◆ **EXTRACTED INFORMATION**
--------------------------------
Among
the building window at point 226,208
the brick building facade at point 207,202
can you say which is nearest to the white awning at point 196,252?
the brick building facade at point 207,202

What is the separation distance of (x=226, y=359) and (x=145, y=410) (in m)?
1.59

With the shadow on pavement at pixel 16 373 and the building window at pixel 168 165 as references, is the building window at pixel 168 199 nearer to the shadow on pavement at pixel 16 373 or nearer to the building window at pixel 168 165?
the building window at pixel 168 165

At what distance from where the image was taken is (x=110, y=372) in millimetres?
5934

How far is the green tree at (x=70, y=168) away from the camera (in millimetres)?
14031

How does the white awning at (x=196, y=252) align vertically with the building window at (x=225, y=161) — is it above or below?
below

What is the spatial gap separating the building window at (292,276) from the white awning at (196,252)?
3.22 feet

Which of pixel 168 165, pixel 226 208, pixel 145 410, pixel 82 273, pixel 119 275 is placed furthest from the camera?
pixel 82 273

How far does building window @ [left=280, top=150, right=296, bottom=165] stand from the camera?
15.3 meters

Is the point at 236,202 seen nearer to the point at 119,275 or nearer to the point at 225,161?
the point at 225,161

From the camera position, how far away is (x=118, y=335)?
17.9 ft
--------------------------------
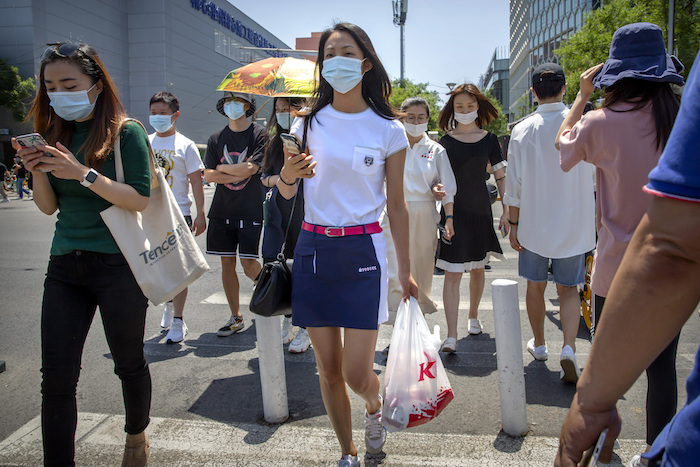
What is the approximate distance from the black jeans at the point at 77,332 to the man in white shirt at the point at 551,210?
--------------------------------
◆ **GIVEN TASK**
Pick out every line in the records that contains the word "white", matching its case exactly, and copy each of those lines.

◆ **ANSWER TO THE EXERCISE**
can you say which is nearest to the white awning at point 196,252?
How does the white awning at (x=196, y=252) align vertically with the building window at (x=225, y=161) — is it above or below?
What is the spatial gap separating the building window at (292,276) from the white awning at (196,252)?
What is the approximate distance from the black jeans at the point at 77,332 to the man in white shirt at the point at 551,210?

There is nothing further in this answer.